## Exercise task
Format each line of the material below as a JSON list of strings, with one string per line and all blank lines omitted.

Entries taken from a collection

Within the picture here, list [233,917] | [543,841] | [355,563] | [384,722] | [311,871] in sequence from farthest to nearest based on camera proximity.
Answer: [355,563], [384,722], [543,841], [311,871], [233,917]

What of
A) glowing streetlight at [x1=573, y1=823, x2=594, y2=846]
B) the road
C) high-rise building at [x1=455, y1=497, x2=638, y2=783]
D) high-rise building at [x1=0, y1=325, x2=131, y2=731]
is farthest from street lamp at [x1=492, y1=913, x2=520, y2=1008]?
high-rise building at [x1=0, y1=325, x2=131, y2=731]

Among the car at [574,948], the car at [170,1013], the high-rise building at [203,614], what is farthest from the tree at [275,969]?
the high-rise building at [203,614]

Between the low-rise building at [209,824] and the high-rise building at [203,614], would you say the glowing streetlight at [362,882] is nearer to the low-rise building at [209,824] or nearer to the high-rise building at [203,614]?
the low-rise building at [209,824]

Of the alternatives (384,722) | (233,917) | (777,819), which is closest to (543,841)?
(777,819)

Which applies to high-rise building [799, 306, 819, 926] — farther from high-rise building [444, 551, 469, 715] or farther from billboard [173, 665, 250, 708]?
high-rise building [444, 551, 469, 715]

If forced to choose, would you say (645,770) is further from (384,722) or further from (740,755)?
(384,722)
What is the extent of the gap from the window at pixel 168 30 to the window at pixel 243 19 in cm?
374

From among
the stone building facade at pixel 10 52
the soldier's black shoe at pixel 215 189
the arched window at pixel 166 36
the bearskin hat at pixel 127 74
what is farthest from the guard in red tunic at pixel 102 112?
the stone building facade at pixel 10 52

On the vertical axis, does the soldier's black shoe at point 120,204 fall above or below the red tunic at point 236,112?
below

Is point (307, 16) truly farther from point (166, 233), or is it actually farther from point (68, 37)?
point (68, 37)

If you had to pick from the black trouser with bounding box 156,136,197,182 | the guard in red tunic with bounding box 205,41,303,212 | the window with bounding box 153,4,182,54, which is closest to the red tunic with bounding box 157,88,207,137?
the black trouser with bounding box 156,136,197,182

## Final result
[
  "Within the picture here, list [233,917] | [543,841] | [355,563] | [384,722] | [311,871] in sequence from farthest to nearest based on camera proximity.",
  "Answer: [355,563], [384,722], [543,841], [311,871], [233,917]",
  "What of",
  "A) glowing streetlight at [x1=573, y1=823, x2=594, y2=846]",
  "B) the road",
  "C) high-rise building at [x1=455, y1=497, x2=638, y2=783]",
  "D) high-rise building at [x1=0, y1=325, x2=131, y2=731]",
  "is farthest from street lamp at [x1=492, y1=913, x2=520, y2=1008]?",
  "high-rise building at [x1=0, y1=325, x2=131, y2=731]",
  "Among the car at [574,948], the car at [170,1013], the high-rise building at [203,614], what is farthest from the tree at [275,969]?",
  "the high-rise building at [203,614]",
  "Between the low-rise building at [209,824] and the high-rise building at [203,614], would you say the glowing streetlight at [362,882] is nearer to the low-rise building at [209,824] or nearer to the high-rise building at [203,614]?",
  "the low-rise building at [209,824]",
  "Of the alternatives (384,722) | (233,917) | (777,819), which is closest to (543,841)?",
  "(777,819)",
  "Which applies to high-rise building [799, 306, 819, 926] — farther from high-rise building [444, 551, 469, 715] or farther from billboard [173, 665, 250, 708]?",
  "high-rise building [444, 551, 469, 715]",
  "If forced to choose, would you say (645,770) is further from (384,722) or further from (740,755)?",
  "(384,722)",
  "What is the extent of the gap from the window at pixel 168 30 to the window at pixel 243 19 in cm?",
  "374",
  "From among",
  "the stone building facade at pixel 10 52",
  "the soldier's black shoe at pixel 215 189",
  "the arched window at pixel 166 36",
  "the bearskin hat at pixel 127 74",
  "what is farthest from the guard in red tunic at pixel 102 112?",
  "the stone building facade at pixel 10 52",
  "On the vertical axis, does the soldier's black shoe at point 120,204 fall above or below the red tunic at point 236,112?",
  "below",
  "Is point (307, 16) truly farther from point (166, 233), or is it actually farther from point (68, 37)?",
  "point (68, 37)",
  "If you had to pick from the black trouser with bounding box 156,136,197,182 | the guard in red tunic with bounding box 205,41,303,212 | the window with bounding box 153,4,182,54, which is closest to the red tunic with bounding box 157,88,207,137?",
  "the black trouser with bounding box 156,136,197,182"
]